** WHAT TO PRODUCE **
Wherever pictures appear in the listing below, leave them out, and copy exactly, and only, everything from the line with "two euro bill" down to the line with "Dec 24, 2016;".

** DATA PROVIDED **
_ _ _ _

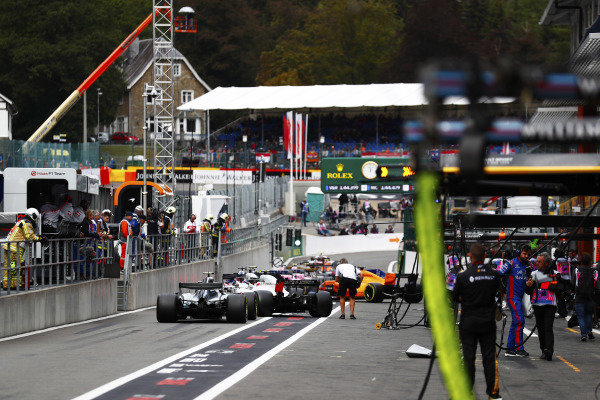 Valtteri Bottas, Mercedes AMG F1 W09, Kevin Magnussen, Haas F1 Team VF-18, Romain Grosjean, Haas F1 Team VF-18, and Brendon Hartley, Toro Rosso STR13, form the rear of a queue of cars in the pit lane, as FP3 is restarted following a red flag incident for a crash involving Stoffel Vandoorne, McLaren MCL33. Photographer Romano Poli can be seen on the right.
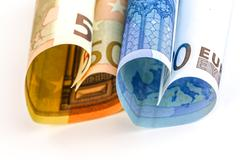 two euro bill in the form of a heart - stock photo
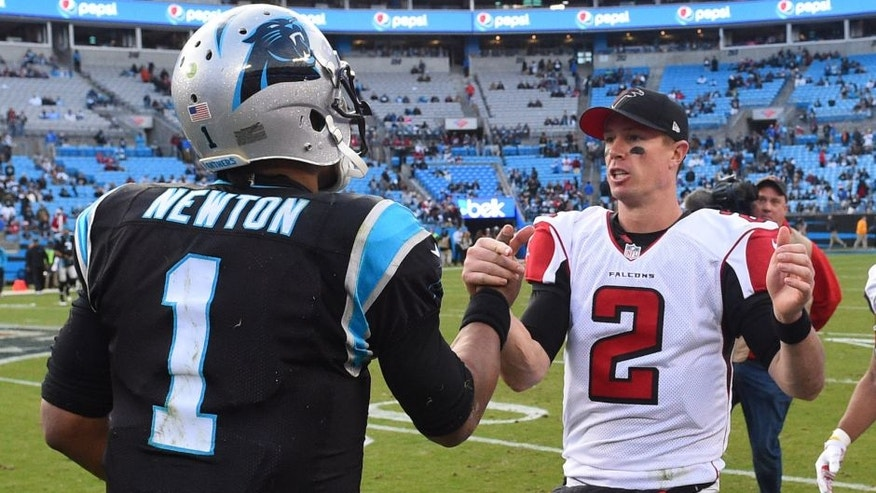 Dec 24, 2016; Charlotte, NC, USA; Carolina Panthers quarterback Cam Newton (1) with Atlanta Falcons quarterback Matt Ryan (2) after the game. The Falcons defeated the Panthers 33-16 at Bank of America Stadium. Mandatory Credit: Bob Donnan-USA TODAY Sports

_ _ _ _

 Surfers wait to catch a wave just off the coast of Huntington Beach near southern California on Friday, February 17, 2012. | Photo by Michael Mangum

_ _ _ _

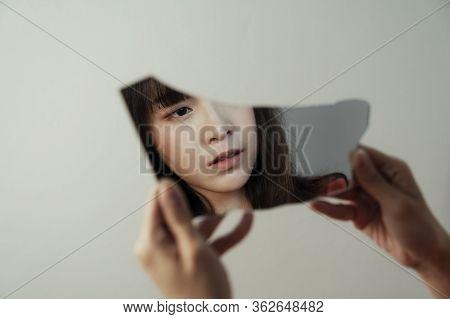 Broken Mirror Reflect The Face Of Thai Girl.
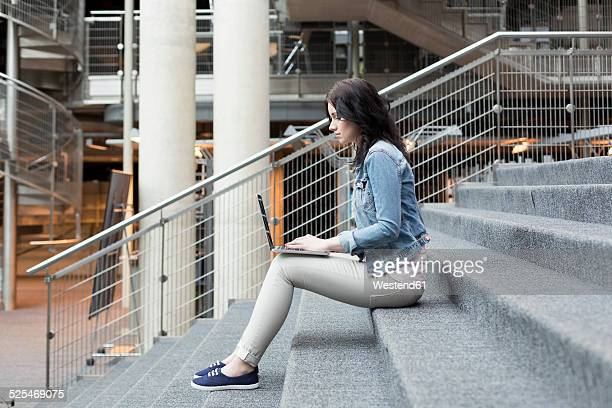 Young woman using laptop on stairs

_ _ _ _

** WRITTEN REPLY **
 two euro bill in the form of a heart - stock photo
 Dec 24, 2016; Charlotte, NC, USA; Carolina Panthers quarterback Cam Newton (1) with Atlanta Falcons quarterback Matt Ryan (2) after the game. The Falcons defeated the Panthers 33-16 at Bank of America Stadium. Mandatory Credit: Bob Donnan-USA TODAY Sports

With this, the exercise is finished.